> **Information provided**
..............................

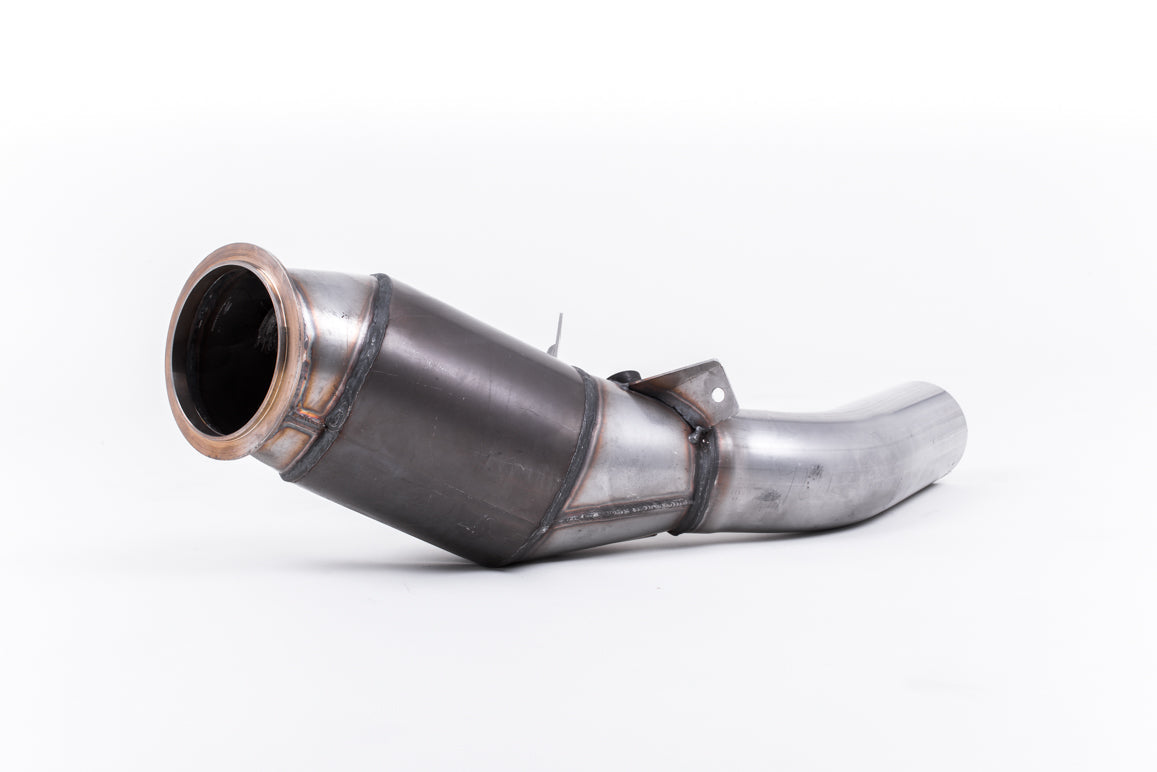 BMW F30 328i & F32 428i N20 downpipe - Milltek decat or sports cat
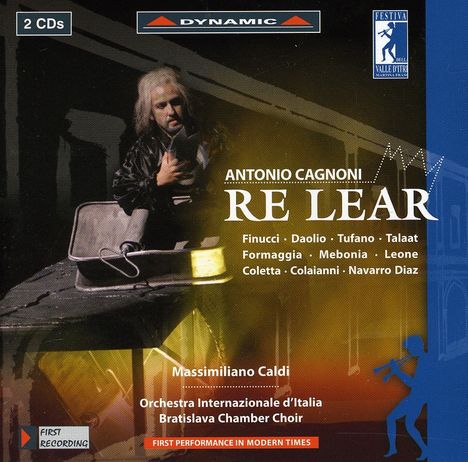 Antonio Cagnoni (1828-1896): Re Lear, 2 CDs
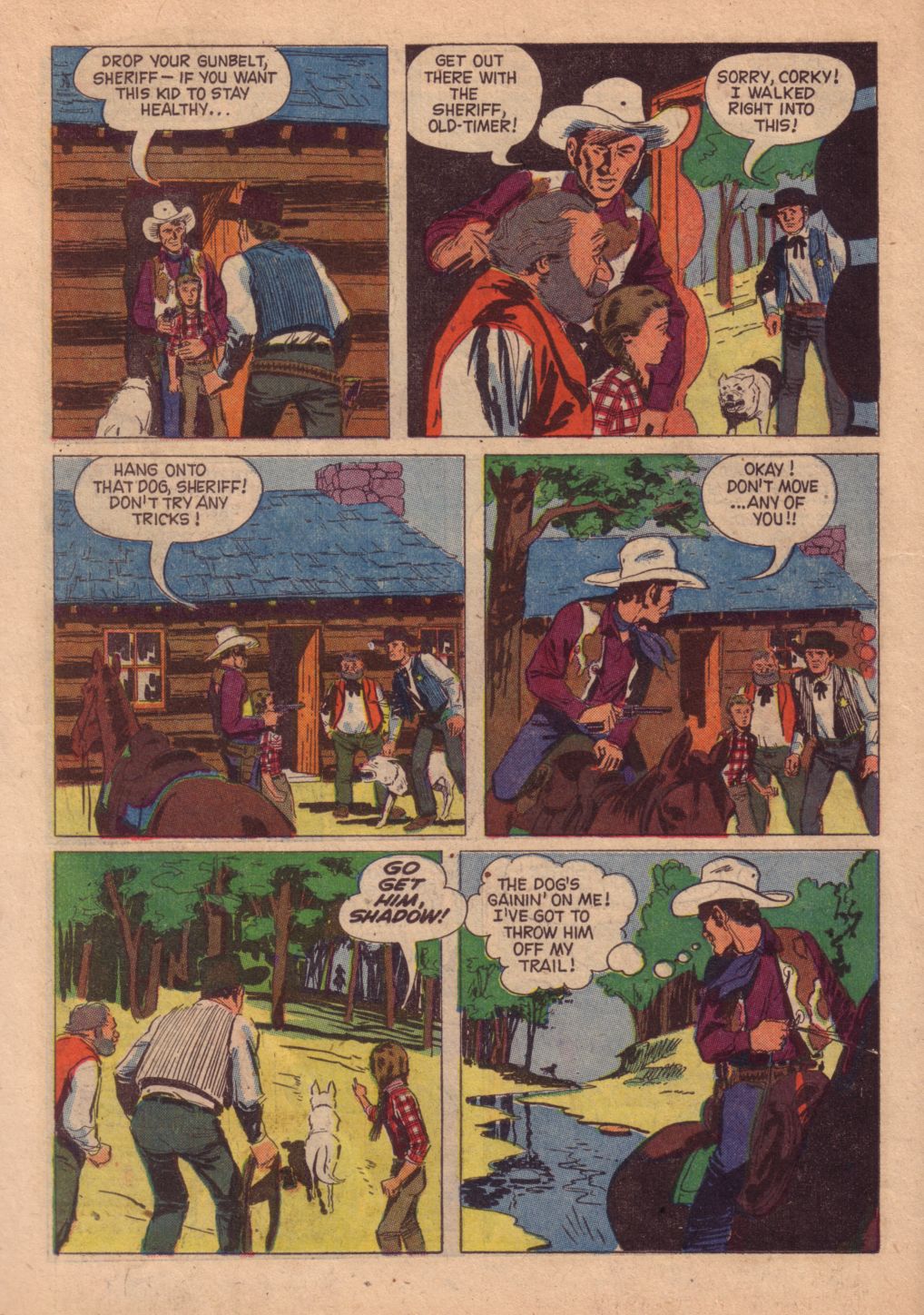 Read online Four Color Comics comic -  Issue #707 - 18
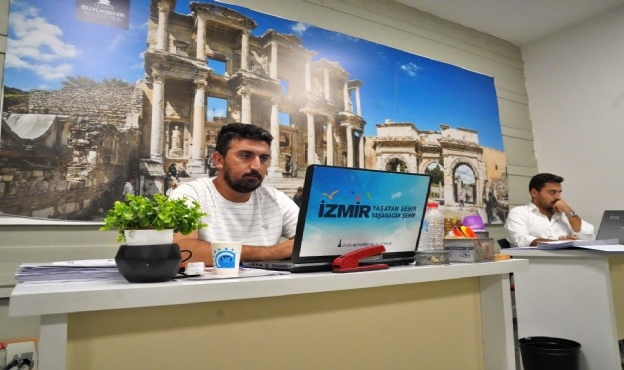 İzmir SAHA ekipleri mahallelerde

..............................

> **About this exercise**
Nothing but an exact copy of the data, without pictures, should be returned.

> **Exercise response**
 BMW F30 328i & F32 428i N20 downpipe - Milltek decat or sports cat
 Antonio Cagnoni (1828-1896): Re Lear, 2 CDs
 Read online Four Color Comics comic -  Issue #707 - 18
 İzmir SAHA ekipleri mahallelerde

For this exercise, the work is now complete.